7. Between 1999 and 2003 the Plaintiff unsuccessfully made application for various positions at the University of New South Wales. She commenced proceedings in the Supreme Court of New South Wales, Common Law Division, against Professor Rory Hume, Vice Chancellor, University of New South Wales in 2003.
8. On 16 April 2003 the Plaintiff discontinued the Supreme Court proceedings, with the Notice of Discontinuance stating:
"On the basis that the defendant has offered to 'talk' ."
9. During the period April 2003 - September 2003 the Plaintiff sent various e-mails requesting meetings with the Vice Chancellor of the University of New South Wales and to other officers of the University of New South Wales.
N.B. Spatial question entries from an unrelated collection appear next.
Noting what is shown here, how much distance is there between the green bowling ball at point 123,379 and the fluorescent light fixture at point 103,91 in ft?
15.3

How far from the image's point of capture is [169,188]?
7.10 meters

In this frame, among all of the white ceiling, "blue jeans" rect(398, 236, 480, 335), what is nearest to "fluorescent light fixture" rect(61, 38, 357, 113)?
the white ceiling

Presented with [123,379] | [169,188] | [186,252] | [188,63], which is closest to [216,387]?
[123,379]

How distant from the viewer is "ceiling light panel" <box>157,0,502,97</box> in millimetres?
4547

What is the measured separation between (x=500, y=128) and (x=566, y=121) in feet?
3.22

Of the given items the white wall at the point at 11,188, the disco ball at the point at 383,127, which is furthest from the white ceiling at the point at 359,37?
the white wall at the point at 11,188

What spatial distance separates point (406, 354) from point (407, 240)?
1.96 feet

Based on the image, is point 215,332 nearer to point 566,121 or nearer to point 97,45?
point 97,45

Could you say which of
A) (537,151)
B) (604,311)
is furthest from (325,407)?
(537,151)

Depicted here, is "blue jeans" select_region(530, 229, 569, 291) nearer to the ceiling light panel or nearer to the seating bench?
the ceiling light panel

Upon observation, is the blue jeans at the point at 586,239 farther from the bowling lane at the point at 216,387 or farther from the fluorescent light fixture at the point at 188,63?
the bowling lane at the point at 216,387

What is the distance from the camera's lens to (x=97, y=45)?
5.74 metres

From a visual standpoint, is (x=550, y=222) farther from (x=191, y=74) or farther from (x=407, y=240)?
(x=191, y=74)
10. On 12 September 2003 the Plaintiff sent e-mails requesting a meeting on 15 September 2003 with the Vice Chancellor. She was asked to not attend at the university on 15 September 2003.
11. On 15 September 2003 the Plaintiff attended at the University of New South Wales and, after being asked to leave, was arrested and charged with a breach of s.4(1) of Inclosed Lands Protection Act (she subsequently pleaded guilty to this charge on 29 October 2003 and the charge was then dismissed pursuant to 2.10 of the Crimes (Sentencing Procedure) Act ). In ordering that dismissal Magistrate Quinn said to the Plaintiff:
"No, all right I'm going to give you an opportunity today. You are 53, you have got no criminal record. I am going to give you a s 10 and dismiss this matter, but I want to say to you, you now know, I have told you, I have made it plain to you, it is an offence. It is an offence that is always before this Court. If somebody tells you to leave in a position of authority and you are there because you think you want to stay there and they tell you to leave, you had better leave. Do you understand what I am saying to you.:"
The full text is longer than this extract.